The statistical methods of sentiment analysis vis-a-vis price action and volatility forecasting rely heavily on Regression Analysis, particularly Vector Autoregression (VAR) and Error Correction Models (ECMs), to predict how sentiment will influence market outcomes. Regression models manage the dynamic relationships between time series data, such as sentiment scores and stock prices, and can reveal causality and the lag effects of sentiment on market movements.
There it is … full spectrum sentiment analysis, encapsulated within a simple enneagram!
Statistically, it is no accident that I rely more heavily on the enneagram for discretionary data analysis than I do on anything containing a microchip. Having proven itself in both psychometric and mechanical domains, its experimental use in behavioral finance pattern recognition is so far bearing juicy fruit indeed, especially in one key competency, being correlative analysis.

Browse my growing body of uniquely original work on the enneagram if you are curious.
Of course, there are other methods, which are more properly hybrids and/or tangents. Notably, VOLATILITY modeling (subscribe for more content on this obscure discipline) and Granger causality tests quantify relationships and assess the predictive power of sentiment indicators on financial variables, supposedly validating the effectiveness and reliability of sentiment measures. Again, though, these may be considered PCAs (Principal Component Analysis), which brings us full circle.
With that, it is time to close this out, however the next installments will continue this line of inquiry, with increasing focus on technical trading. First, in part two, I will demonstrate how the enneagram can guide the construction of better surveys, and unravel how CNN’s well-known Fear & Greed Index is made. Finally, in part three, I will survey and evaluate some of the available technical indicators on Tradingview that visually display Fear & Greed on live price charts.
Anyways, speaking of statistical methods, since predicability bores me, in lieu of a summary I will close out with an amusing and relevant sidebar.
“How to Lie with Statistics”, by Darrell Huff, serves as a timeless reminder that numbers, while seemingly objective, are as malleable as Play-Doh in the hands of those with an agenda.

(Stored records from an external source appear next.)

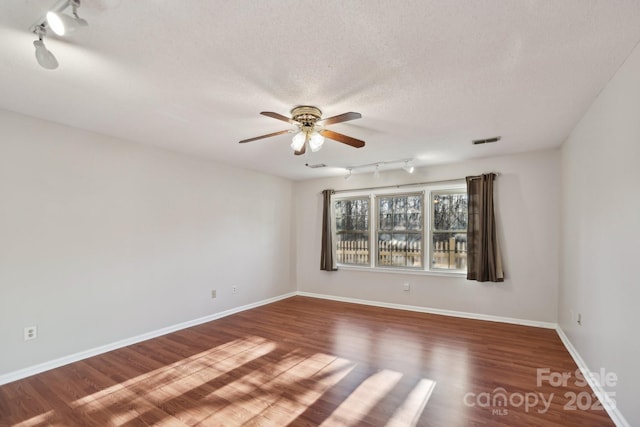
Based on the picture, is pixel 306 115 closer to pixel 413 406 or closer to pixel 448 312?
pixel 413 406

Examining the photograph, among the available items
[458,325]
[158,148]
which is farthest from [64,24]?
[458,325]

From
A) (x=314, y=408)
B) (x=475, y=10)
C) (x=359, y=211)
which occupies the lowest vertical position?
(x=314, y=408)

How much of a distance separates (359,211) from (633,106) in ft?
14.2

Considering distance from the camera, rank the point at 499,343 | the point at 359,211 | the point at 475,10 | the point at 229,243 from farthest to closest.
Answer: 1. the point at 359,211
2. the point at 229,243
3. the point at 499,343
4. the point at 475,10

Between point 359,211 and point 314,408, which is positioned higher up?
point 359,211

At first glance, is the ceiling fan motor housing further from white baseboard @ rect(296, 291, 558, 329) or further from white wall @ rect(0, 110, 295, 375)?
white baseboard @ rect(296, 291, 558, 329)

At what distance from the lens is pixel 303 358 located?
3264mm

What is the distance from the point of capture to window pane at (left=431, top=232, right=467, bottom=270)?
4.87 m

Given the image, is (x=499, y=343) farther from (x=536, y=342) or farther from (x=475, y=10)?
(x=475, y=10)

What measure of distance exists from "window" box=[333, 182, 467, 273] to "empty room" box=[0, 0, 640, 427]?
0.06 metres

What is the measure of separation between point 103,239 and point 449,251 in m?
4.87

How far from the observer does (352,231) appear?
19.9ft

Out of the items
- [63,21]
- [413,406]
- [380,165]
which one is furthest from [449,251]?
[63,21]

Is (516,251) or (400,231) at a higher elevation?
(400,231)
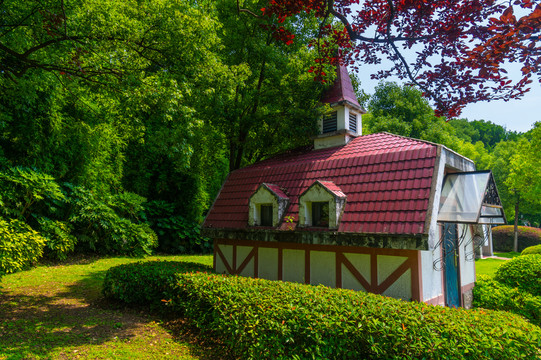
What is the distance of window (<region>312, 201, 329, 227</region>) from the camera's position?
27.5 feet

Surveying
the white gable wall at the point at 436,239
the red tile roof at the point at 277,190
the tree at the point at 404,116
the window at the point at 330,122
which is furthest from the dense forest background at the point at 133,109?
the tree at the point at 404,116

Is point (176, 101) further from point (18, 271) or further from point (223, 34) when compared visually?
point (18, 271)

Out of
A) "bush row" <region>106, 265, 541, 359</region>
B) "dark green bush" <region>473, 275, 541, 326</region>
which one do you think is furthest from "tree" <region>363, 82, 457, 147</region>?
"bush row" <region>106, 265, 541, 359</region>

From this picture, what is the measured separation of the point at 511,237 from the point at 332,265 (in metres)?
28.7

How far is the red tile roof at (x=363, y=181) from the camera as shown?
23.1 ft

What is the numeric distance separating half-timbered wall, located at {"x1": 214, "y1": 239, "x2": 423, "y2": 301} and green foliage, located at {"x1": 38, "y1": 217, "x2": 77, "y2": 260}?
7039mm

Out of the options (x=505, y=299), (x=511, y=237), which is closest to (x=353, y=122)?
(x=505, y=299)

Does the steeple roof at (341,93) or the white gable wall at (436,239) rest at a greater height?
the steeple roof at (341,93)

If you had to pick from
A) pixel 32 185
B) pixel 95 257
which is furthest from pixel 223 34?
pixel 95 257

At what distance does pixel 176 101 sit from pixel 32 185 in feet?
25.5

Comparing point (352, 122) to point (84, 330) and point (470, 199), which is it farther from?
point (84, 330)

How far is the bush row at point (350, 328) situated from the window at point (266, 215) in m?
3.33

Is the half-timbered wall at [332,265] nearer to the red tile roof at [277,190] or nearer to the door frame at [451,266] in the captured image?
the red tile roof at [277,190]

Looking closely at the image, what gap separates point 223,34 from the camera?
561 inches
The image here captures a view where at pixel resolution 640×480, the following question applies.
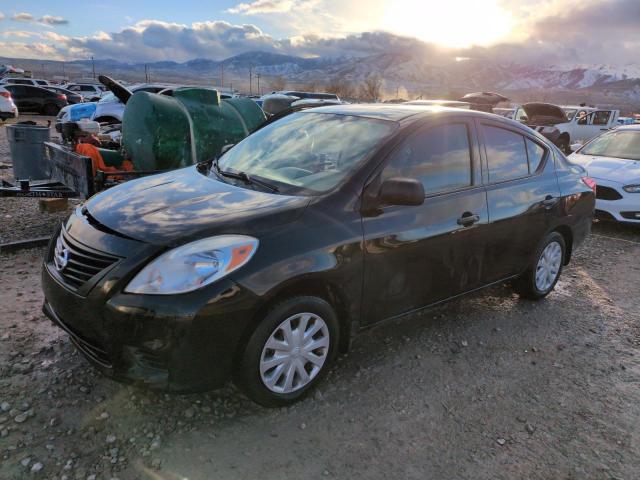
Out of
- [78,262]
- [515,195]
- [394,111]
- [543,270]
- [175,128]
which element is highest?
[394,111]

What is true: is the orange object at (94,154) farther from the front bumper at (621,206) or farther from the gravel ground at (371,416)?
the front bumper at (621,206)

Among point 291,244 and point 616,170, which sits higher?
point 291,244

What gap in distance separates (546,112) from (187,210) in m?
17.8

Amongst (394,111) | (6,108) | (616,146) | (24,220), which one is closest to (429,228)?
(394,111)

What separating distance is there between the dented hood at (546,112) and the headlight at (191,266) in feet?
56.0

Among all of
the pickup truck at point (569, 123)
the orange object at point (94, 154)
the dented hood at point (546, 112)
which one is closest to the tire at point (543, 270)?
the orange object at point (94, 154)

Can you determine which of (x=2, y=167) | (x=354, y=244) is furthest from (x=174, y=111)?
(x=2, y=167)

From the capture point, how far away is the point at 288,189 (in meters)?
3.21

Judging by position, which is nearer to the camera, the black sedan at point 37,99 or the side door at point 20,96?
the side door at point 20,96

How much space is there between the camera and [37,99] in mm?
25297

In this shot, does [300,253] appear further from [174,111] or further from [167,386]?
[174,111]

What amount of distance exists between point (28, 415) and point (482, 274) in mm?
3154

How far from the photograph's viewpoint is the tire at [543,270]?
455 cm

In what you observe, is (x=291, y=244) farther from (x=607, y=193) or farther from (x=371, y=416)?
(x=607, y=193)
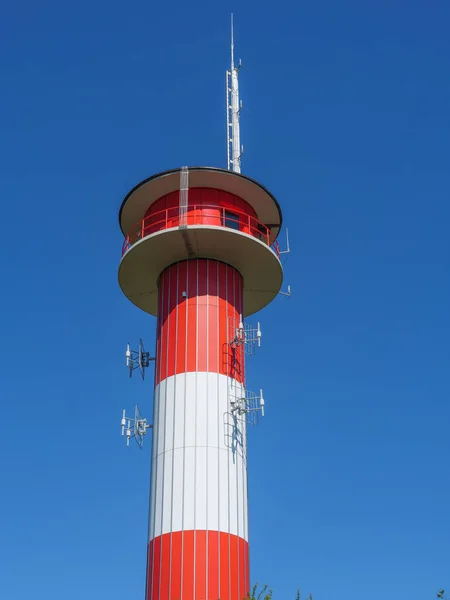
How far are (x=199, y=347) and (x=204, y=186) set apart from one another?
21.4 ft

Published in 1954, it’s a must-read for anyone looking to sharpen their critical-thinking skills against the spin doctors of statistics.

Far from a dull academic text, it’s more of a sprightly guide through the murky swamp of statistical manipulation, spruced up with breezy illustrations and enough dry wit to leave you with a satisfied smirk. Huff, a journalist rather than a mathematician, was the ideal rogue to unveil how statistics become twisted. His book explores various tricks of the trade, such as confusing correlation with causation — i.e. blaming roosters for the sunrise — or using creative graphics to exaggerate minor differences to absurd proportions.
It was the go-to staple in my college days, perhaps because it teaches skepticism, a critical skill when wading through the modern data deluge. The switch from Irving Geis’ original illustrations to Mel Calman’s cartoons in the UK edition adds a layer of intrigue, suggestive of a shift in how statistics’ deceptive powers were viewed from one side of the pond to the other — less formal, more accessible, and pointedly humorous. Today, the book’s living lessons are more relevant than ever, proof that while figures never lie, liars often figure.